Он никогда и ни с кем не разделял трапезу, если только этого не требовали проклятые правила приличия и отказаться не представлялось возможным. Но подобные церемонии в его приёмной семье Кан случались редко, а сейчас ему было и вовсе наплевать на тех, кто буравил его спину настороженными взглядами, полными страха и неприязни.

Как вообще можно делить пищу с теми, кто ненавидит тебя и желает твоей смерти?

Четвёртый принц государства Корё спешил вернуться в столицу. Днём ранее ему доставили послание от короля, в котором тот требовал его присутствия на церемонии очищения наследного принца от злых духов. Письмо было кратким и сухим. Ван Со горько усмехнулся, подумав о том, что правитель Тхэджо Ван Гон, как всегда, был настолько занят государственными делами, что не мог потратить лишнюю минуту на несколько добрых слов для сына. Однако в послании обнаружилась записка от придворного звездочёта Чхве Чжи Мона, который более пространно и мягко, но не менее настоятельно просил принца вернуться в Сонгак{?}[Сонгак (Сонак) – столица древнего государства Корё, современный г. Кэсон на юге КНДР.] именно сегодня, и желательно до рассвета.

Ван Со посмотрел на пепельно-жёлтый диск солнца в зените и вновь усмехнулся: звездочёт будет недоволен, какой бы ни была таинственная причина его просьбы.

Они опоздали. Лошадь одного из сопровождавших его воинов на полпути поранила ногу, и ехать им пришлось медленнее, так как замены не нашлось.
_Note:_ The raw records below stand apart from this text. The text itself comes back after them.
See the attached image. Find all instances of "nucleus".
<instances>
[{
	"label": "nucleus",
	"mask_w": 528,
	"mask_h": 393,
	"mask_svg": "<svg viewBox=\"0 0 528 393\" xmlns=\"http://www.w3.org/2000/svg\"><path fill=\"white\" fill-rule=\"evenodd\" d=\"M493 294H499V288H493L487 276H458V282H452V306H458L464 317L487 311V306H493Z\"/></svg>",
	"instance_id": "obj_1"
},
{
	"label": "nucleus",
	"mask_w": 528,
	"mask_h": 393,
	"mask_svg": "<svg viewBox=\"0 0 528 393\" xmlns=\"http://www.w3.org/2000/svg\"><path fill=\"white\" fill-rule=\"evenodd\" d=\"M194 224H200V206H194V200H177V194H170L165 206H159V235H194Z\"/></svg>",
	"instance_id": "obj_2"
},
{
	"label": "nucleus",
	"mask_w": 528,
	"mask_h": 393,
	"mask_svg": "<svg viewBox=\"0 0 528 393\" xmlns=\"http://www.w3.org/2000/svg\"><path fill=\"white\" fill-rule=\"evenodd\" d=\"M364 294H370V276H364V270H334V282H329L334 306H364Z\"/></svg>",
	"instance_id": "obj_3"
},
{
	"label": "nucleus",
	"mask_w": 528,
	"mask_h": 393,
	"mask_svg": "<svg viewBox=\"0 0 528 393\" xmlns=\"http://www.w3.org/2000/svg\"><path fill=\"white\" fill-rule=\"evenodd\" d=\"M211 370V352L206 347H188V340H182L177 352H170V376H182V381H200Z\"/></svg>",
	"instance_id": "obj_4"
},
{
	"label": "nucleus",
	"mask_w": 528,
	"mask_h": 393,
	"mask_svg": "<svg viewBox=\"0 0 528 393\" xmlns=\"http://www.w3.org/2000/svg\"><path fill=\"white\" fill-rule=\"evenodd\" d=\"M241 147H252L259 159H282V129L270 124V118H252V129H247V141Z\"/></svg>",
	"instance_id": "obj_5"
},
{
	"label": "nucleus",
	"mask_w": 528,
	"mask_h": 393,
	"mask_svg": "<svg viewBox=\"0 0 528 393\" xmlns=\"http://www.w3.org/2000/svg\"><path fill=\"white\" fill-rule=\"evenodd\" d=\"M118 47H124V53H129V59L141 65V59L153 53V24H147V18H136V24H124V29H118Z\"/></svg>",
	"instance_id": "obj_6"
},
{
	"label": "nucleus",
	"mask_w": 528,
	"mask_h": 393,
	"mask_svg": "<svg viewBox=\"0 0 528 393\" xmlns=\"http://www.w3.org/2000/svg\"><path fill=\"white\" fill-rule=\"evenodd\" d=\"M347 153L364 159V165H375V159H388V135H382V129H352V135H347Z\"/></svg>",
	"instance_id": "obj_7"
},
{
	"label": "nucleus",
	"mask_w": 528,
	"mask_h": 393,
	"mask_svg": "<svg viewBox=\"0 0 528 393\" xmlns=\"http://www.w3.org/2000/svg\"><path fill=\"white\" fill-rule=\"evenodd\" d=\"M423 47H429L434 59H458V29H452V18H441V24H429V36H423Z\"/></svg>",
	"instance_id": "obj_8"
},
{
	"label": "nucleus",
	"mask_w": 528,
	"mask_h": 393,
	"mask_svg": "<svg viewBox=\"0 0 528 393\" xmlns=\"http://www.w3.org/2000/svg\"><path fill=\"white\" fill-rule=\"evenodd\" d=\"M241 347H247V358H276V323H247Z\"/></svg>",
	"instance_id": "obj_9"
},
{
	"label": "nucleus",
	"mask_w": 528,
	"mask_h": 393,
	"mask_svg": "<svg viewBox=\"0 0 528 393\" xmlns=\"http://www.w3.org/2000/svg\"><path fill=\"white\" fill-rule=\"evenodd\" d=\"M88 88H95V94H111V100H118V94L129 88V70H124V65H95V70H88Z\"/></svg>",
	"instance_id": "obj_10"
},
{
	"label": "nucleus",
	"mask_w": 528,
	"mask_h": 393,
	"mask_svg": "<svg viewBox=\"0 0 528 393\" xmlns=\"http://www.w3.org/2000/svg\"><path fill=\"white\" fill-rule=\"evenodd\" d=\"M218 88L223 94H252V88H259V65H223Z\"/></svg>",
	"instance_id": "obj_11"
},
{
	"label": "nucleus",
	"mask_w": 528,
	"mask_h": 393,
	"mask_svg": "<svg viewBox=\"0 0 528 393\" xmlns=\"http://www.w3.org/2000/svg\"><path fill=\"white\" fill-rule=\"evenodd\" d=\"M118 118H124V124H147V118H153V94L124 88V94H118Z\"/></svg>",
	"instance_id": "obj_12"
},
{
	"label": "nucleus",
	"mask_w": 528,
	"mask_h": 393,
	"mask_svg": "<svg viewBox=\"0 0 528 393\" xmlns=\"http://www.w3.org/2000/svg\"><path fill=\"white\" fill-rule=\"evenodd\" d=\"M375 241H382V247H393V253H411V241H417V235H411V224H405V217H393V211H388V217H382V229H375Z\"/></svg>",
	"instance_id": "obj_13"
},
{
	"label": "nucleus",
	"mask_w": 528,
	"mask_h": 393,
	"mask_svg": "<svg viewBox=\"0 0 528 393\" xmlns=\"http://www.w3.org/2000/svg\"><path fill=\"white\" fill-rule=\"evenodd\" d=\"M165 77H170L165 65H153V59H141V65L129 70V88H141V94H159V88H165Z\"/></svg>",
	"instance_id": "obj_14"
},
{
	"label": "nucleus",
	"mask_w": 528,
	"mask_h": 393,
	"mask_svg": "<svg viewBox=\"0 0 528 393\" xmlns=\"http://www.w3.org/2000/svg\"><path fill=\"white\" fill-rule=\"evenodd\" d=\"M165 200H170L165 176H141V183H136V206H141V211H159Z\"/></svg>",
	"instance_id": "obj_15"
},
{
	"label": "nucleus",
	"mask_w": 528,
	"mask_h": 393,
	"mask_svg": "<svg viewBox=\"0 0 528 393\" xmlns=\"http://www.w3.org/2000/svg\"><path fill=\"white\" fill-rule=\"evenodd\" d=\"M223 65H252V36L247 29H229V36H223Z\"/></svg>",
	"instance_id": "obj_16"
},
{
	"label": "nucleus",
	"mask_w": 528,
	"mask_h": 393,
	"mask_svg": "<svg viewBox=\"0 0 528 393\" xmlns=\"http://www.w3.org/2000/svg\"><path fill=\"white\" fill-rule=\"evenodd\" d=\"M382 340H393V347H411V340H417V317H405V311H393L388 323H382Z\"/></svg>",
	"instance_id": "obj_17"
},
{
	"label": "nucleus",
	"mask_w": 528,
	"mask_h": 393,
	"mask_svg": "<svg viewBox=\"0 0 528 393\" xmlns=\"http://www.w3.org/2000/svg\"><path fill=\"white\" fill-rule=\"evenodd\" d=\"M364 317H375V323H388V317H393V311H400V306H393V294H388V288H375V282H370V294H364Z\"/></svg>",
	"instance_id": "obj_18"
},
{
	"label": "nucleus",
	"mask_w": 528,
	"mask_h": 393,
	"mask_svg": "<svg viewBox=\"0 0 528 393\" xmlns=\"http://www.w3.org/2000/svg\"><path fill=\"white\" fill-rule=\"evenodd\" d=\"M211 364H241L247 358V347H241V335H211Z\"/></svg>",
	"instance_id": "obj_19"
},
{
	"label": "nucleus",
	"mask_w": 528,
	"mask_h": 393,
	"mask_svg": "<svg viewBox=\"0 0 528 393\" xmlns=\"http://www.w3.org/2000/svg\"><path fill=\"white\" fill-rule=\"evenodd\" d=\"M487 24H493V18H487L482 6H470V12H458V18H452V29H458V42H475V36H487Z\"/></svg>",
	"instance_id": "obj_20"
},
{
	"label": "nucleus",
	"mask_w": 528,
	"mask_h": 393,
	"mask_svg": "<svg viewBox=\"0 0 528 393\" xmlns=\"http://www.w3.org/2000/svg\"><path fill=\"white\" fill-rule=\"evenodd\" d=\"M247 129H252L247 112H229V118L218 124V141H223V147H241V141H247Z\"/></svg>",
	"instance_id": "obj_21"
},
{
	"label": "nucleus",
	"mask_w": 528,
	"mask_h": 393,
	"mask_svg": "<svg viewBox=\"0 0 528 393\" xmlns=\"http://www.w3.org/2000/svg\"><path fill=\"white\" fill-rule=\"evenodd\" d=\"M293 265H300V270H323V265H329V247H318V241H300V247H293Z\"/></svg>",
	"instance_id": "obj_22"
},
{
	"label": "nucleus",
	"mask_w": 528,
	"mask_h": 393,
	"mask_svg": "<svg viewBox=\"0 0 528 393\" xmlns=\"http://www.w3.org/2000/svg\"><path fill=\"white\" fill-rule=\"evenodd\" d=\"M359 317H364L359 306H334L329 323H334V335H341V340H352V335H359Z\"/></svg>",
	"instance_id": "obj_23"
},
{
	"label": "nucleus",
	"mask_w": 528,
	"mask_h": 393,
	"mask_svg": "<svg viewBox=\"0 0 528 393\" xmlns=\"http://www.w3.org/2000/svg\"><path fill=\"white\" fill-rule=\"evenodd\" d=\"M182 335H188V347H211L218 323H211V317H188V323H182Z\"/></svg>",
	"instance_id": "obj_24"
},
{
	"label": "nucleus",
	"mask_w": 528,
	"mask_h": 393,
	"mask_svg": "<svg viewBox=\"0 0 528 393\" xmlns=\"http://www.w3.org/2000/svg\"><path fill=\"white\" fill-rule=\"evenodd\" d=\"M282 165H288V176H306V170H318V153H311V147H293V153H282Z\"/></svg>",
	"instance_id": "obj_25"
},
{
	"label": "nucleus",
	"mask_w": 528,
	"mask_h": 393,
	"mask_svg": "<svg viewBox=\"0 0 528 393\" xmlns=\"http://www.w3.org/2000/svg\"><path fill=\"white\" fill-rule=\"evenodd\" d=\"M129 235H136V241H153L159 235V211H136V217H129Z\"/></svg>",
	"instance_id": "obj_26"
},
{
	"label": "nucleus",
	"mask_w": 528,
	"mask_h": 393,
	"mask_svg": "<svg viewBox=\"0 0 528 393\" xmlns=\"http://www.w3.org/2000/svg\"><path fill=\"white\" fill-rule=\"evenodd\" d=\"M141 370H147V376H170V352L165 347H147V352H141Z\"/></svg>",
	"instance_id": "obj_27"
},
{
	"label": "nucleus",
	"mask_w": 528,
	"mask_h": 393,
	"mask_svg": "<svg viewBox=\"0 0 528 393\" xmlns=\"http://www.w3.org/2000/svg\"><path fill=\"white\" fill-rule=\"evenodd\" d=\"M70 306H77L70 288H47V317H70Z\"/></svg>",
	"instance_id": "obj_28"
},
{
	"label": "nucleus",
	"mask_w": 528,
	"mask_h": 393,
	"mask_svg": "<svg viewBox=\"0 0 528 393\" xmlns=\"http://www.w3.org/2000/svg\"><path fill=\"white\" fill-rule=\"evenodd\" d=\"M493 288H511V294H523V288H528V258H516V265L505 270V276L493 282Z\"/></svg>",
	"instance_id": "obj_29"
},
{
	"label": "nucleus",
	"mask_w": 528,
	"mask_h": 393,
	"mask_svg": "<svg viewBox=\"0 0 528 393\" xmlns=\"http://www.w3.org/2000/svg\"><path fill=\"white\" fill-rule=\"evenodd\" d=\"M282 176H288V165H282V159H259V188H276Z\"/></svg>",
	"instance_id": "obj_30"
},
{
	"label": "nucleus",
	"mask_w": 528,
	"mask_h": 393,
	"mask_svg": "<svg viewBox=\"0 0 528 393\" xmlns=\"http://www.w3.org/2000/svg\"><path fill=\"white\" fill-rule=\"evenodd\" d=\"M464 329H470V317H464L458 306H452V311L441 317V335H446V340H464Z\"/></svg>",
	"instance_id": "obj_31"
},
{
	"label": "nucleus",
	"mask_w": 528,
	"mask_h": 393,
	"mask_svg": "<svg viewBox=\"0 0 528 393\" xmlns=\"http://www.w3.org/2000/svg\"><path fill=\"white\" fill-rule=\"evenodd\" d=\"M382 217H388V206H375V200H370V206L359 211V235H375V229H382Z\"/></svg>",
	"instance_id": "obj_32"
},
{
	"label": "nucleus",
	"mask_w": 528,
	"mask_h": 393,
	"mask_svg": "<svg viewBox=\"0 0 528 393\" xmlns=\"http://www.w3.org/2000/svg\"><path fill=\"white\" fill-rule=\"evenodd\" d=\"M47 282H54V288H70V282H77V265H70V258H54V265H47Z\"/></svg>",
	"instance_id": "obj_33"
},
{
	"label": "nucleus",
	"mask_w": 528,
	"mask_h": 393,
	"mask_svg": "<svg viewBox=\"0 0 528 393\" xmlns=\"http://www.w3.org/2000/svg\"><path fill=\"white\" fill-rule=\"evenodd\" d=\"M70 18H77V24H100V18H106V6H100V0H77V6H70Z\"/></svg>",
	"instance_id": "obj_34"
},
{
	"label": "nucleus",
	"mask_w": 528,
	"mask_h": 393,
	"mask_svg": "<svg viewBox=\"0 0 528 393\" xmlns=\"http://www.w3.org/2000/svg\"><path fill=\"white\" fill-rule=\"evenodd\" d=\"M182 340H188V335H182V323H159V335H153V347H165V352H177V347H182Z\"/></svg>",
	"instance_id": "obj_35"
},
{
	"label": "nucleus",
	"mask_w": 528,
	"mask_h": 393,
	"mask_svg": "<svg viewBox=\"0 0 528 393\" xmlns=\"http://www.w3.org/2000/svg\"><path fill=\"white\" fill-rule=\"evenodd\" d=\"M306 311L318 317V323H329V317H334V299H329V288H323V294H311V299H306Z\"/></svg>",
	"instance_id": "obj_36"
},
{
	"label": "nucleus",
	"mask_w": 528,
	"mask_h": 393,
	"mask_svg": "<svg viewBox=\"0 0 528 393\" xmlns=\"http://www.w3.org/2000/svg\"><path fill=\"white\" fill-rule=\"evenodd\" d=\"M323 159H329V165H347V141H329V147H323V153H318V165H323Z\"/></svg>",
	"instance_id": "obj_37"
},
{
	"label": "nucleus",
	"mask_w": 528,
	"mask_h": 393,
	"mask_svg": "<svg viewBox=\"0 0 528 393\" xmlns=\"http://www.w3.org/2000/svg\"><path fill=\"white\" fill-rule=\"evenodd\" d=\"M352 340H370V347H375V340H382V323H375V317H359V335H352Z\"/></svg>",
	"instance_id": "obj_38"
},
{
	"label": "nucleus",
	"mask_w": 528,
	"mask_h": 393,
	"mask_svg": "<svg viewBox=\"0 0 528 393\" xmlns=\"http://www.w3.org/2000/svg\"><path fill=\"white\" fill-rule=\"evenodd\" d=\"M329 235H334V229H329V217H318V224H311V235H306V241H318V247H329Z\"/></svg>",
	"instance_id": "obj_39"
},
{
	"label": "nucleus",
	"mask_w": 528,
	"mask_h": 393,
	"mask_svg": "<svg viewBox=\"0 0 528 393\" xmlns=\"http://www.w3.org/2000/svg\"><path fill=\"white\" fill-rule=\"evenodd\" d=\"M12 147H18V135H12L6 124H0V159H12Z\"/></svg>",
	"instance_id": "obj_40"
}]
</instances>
А тут ещё этот привал…

Сам Ван Со ограничился парой глотков воды и, как только его спутники начали подниматься с нагретых солнцем камней, вскочил в седло, подстёгивая коня.

Пусть догоняют, если хотят. И если смогут. Он и без того достаточно терпел их, всех их – чужих ему людей из враждебного клана, якобы взявших его на воспитание, а на самом деле державших его заложником хрупкого мира с королём Тхэджо. Будь на то его воля, Ван Со перерезал бы их всех прямо здесь, на дороге, подтвердив тем самым жуткие слухи о нём по всему Корё. Но он давил в себе это звериное желание ради достижения своей цели.